┌─ Gösterilen metin
Türk milletinin kök hücreleri

A -
A +

Bereketli topraklarla çöllerin, nehirlerin, vâdîlerin, yeşil alanların, yüksek dağların ve platoların, deniz gibi büyük göllerin coğrâfî konumunu belirlediği Asya topraklarının bu farklı yapısı, insan topluluklarının sosyal ve dînî yapısında da kendisini göstermiştir.

 

Doğusunda ve güneyinde sıcak muson ikliminin hüküm sürdüğü bu toprakların kuzeyinde, kuzeydoğusunda sanki buzul devri yaşanmakta, -50 dereceyi bulan sıcaklıklar CCCP’nin (Eski Sovyet Sosyalist Cumhuriyetleri) açık sürgün hapishâneleri olarak kullanılmaktaydı.
└─
Asya topraklarının coğrafyasını anlatan yukarıdaki metnin devamını, son cümlesinden sonra gelecek şekilde yazın.
┌─ Sağlanan veriler
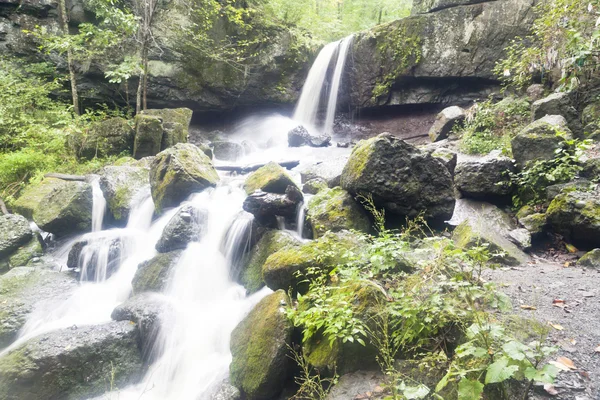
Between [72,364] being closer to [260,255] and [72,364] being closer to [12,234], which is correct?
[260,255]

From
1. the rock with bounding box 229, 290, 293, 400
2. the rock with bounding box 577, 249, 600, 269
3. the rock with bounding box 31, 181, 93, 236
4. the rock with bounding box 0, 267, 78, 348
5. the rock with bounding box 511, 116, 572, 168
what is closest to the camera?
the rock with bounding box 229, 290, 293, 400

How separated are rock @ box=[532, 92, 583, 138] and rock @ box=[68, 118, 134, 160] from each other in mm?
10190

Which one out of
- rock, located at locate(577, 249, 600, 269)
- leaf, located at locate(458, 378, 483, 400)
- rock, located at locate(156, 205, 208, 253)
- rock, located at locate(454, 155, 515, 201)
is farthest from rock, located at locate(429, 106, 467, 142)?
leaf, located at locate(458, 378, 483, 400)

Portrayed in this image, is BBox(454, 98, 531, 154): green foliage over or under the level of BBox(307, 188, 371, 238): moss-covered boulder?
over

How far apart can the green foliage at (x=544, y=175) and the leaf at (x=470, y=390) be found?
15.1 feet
└─
Yanıt:
Asya, çekik gözlü, çıkık elmacık kemikli ve sarı benizli insanların mekânıdır. Sert coğrâfî iklim, onları sert mizaçlı, az gülen, zorluklara çabuk intibâk eden mücadeleci bir topluluk hâline getirmiştir.

 

Orta Asya dediğimizde Tûrânî alanı kastetmekteyiz. Rusya, Çin, Hindi Çîni ve Uzak Asya bu hudutların dışındadır.

 

Güneye inildiğinde Hint Yarımadası, Pâkistan’ın (ki esâsı Pencap, Afganistan ve Keşmir birleşimidir) Tûrânî ırklarla hiçbir bağı mevcut değildir. Bu ırklar sarı-kara renkleriyle tam bir musonik prototip sergilerler.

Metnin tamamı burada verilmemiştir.